21.05.14
Improving corporate memory as a patient safety strategy
Guest blog by Lorri Zipperer of Zipperer Project Management, who argues that special attention to enhancing organisational knowledge-sharing could serve to improve learning from care failures.
The National Health Service has been handed some marching orders for improvement. With the publication of the Francis Inquiry report and publications responding to it, innovative thinking and committed energy has been applied to seeing the outing of failures at Mid Staffordshire Trust as an opportunity to inform wide-spread systemic improvement.(1)
However, one element of the failure hasn’t seen so much attention. In the report’s executive summary, the failure of curating and cultivating corporate memory to support a culture of open discussion to enable trusts – or the healthcare system as a whole – to learn from failure was highlighted as an important future consideration.
Vincent, Berwick and others have noted the lack of effective capacity to fold softer intelligence and information analysis skills into the work of safety.(2) To address these concerns, an additional focus on improved sharing of published evidence, information and tacit knowledge (EIK) is in order. The emphasis should not only be on the critical work of applying EIK effectively at the ‘sharp end’ (i.e. for direct patient care) but on the system for sharing what is known on the administrative and regulatory side of the care process – the ‘blunt end’. James Reason’s metaphor for describing systemic disconnects has served the patient safety community well in teasing out the causes for system failure (3), but has not collectively been applied to ineffective EIK behaviours and processes as contributors to failures.
Seeing these elements of healthcare as distinct factors to be approached from this system-oriented, high-reliability standpoint could help ensure that EIK is shared without gaps and managed so learning occurs. As long as EIK identification and sharing process problems remain unidentified, unmeasured and undiscussed, they’ll continue to serve as latent accessories to failures such as those identified in the Francis analysis.

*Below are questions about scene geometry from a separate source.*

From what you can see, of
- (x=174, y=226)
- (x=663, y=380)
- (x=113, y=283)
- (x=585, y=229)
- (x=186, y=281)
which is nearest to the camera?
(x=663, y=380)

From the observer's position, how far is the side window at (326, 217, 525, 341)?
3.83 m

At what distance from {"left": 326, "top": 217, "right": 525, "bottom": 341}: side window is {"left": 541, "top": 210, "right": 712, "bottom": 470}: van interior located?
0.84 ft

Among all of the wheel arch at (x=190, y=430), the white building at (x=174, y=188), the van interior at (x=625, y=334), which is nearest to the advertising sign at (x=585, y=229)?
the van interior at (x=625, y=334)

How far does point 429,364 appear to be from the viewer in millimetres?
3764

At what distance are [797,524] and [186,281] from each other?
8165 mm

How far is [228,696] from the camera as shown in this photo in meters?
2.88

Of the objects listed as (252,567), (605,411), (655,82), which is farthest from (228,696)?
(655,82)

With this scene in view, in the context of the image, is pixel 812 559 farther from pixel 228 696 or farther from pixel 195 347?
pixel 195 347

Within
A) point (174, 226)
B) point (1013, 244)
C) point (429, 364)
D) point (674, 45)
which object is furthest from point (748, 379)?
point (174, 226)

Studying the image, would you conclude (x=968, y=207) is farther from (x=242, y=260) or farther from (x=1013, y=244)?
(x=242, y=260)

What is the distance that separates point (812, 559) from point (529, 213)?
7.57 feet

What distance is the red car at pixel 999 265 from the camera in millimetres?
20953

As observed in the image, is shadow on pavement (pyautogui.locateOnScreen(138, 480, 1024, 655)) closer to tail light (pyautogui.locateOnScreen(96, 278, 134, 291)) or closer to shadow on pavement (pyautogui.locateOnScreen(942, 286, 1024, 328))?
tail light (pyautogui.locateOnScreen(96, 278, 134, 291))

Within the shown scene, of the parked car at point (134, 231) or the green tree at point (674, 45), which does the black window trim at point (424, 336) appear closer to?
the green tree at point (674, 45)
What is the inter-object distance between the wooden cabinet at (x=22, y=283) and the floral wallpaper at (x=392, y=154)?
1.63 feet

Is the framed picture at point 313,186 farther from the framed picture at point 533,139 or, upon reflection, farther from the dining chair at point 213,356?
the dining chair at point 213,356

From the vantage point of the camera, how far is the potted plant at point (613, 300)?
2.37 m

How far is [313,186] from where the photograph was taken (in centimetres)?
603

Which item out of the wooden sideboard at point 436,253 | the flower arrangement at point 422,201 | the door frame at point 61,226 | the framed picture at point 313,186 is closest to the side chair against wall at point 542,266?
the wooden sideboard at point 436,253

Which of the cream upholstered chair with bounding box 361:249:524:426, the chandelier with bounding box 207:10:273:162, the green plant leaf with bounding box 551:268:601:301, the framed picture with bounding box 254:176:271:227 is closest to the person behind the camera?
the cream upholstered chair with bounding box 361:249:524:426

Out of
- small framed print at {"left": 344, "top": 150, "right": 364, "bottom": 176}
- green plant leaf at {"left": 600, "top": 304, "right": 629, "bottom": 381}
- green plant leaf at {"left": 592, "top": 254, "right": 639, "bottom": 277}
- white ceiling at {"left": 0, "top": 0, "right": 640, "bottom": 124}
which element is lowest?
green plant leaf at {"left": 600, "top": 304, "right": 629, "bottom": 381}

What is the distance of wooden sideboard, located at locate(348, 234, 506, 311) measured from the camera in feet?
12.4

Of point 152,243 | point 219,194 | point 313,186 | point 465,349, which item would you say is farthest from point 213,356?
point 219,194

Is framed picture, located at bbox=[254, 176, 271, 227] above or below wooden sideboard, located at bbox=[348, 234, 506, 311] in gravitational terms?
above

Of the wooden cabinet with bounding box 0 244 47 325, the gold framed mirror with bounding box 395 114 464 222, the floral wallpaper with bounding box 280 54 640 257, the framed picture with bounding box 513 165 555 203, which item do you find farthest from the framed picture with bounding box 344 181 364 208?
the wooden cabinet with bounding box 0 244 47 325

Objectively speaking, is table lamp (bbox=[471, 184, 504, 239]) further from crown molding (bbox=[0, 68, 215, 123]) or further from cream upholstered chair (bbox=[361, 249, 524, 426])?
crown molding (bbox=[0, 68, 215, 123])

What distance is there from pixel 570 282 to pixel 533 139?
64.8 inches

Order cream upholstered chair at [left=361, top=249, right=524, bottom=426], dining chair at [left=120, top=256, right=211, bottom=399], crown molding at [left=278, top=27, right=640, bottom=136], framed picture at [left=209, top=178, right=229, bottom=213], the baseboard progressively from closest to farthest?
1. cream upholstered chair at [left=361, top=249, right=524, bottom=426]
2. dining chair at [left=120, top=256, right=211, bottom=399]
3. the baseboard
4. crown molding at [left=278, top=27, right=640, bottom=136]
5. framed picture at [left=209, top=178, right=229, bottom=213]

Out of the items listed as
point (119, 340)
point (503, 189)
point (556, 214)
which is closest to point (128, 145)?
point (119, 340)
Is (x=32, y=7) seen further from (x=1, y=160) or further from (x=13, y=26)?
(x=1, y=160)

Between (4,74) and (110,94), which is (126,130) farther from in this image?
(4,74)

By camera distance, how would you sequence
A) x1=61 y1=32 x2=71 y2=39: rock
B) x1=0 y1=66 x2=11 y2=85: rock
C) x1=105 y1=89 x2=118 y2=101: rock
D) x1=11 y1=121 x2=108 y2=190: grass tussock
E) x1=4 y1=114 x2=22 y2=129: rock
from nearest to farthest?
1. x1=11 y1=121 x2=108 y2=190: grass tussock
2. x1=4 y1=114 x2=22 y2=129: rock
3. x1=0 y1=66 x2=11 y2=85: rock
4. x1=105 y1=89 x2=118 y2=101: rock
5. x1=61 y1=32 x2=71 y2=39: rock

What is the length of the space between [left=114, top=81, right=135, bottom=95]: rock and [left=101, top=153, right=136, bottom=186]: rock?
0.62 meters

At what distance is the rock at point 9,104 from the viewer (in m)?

Until sensitivity to this problem is embraced by clinicians and healthcare executives alike, effective access, use and sharing of EIK will unfortunately only be assumed to be happening – and patients, practitioners and organisations won’t truly benefit from its power.
References
1) Francis R. Report of the Mid Staffordshire NHS Foundation Trust: Public Inquiry. London, UK: The Stationary Office; 2013. ISBN: 9780102981469. Full text: http://www.midstaffspublicinquiry.com/report Executive summary: http://www.midstaffspublicinquiry.com/sites/default/files/report/Executive%20summary.pdf
2) Vincent C, Burnett S, Carthey J. Safety measurement and monitoring in healthcare: a framework to guide clinical teams and healthcare organisations in maintaining safety. BMJ Qual Saf. 2014 Apr 24; [Epub ahead of print]. http://dx.doi.org/10.1136/bmjqs-2013-002757
3) Reason JT. Managing the Risks of Organizational Accidents. Aldershot, Hampshire, England: Ashgate; 1997.